TEXTE DE LECTURE:
C’est en 1995 que fut présentée la B12 5.7 E38 : cette dernière s’offrait le tout nouveau V12 M73, mais dans une version revue à sa sauce. La cylindrée passait ainsi de 5.4 à 5.7 litres (comme son nom l’indique) et le bloc recevait de nouvelles culasses, de nouveaux pistons, ainsi qu’un système d’admission d’air modifié : résultat, plus de 60 petits canassons s’ajoutaient aux 322 du départ, pour une somme coquette de 382, le tout transmis via la « Switch Tronic » à 5 vitesses ! La base restait celle de la 750i/iL, mais la décoration extérieure devenait plus voyante, avec le traditionnel liseré et le lettrage dorés, un gros logo à l’arrière, les fameuses jantes de 20 pouces et un becquet arrière.

LIGNES ENREGISTRÉES:
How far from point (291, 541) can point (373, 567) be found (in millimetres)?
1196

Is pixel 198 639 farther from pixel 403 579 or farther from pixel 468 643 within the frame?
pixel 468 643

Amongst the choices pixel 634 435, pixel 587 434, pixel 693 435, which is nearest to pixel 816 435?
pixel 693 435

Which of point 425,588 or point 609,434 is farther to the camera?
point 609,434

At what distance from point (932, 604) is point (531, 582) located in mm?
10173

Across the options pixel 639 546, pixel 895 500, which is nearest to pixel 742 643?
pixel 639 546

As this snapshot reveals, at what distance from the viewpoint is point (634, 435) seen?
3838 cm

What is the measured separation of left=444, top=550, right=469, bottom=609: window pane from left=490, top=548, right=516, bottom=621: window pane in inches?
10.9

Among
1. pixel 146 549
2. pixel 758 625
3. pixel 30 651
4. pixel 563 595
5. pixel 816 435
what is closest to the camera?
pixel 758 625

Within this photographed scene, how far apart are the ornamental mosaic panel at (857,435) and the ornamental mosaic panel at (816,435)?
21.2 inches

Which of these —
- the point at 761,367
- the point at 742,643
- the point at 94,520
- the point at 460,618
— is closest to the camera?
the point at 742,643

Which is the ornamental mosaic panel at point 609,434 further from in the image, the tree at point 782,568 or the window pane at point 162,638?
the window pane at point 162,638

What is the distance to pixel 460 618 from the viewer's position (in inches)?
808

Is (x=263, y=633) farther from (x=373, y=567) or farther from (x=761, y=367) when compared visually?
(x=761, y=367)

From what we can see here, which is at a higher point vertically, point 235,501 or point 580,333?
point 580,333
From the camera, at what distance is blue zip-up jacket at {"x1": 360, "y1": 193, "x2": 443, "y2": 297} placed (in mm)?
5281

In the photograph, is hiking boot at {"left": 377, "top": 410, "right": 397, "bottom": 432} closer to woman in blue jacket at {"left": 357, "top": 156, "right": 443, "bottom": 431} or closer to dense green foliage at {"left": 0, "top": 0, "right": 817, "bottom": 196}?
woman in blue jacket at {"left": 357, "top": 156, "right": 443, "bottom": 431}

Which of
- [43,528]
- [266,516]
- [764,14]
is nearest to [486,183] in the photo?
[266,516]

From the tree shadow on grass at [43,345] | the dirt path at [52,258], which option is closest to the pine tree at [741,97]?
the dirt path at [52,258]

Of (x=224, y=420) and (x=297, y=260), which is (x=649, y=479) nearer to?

CONSIGNE ÉCRITE 1:
Recopiez le passage du texte sur la B12 5.7 E38 qui commence aux mots « C’est en 1995 » et s'arrête après les mots « un becquet arrière. ».
CONSIGNE ÉCRITE 2:
Rédigez la suite du texte consacré à la B12 5.7 E38, en enchaînant directement après sa dernière phrase.

RÉPONSE ATTENDUE 1:
C’est en 1995 que fut présentée la B12 5.7 E38 : cette dernière s’offrait le tout nouveau V12 M73, mais dans une version revue à sa sauce. La cylindrée passait ainsi de 5.4 à 5.7 litres (comme son nom l’indique) et le bloc recevait de nouvelles culasses, de nouveaux pistons, ainsi qu’un système d’admission d’air modifié : résultat, plus de 60 petits canassons s’ajoutaient aux 322 du départ, pour une somme coquette de 382, le tout transmis via la « Switch Tronic » à 5 vitesses ! La base restait celle de la 750i/iL, mais la décoration extérieure devenait plus voyante, avec le traditionnel liseré et le lettrage dorés, un gros logo à l’arrière, les fameuses jantes de 20 pouces et un becquet arrière.

RÉPONSE ATTENDUE 2:
De plus en plus gros, de plus en plus puissant
Cette première mouture sera produite jusqu’en 1998 à 202 exemplaires (soit deux fois plus que les deux B12 E34 précédentes). Elle sera remplacée dès 1999 par la B12 6.0. Cette fois-ci, le M73 (dans sa version catalysée) passait donc à 6 litres, tandis que diverses nouvelles modifications lui permettaient de dépasser la barre symbolique des 400 chevaux (pour atteindre la puissance respectable de 424 chevaux, un chiffre encore peu courant sur des berlines, même dotées d’un V12). Elle sera produite jusqu’en 2001 à 94 unités avant d’être remplacée par la toute nouvelle B7 basée sur la Série 7 E65.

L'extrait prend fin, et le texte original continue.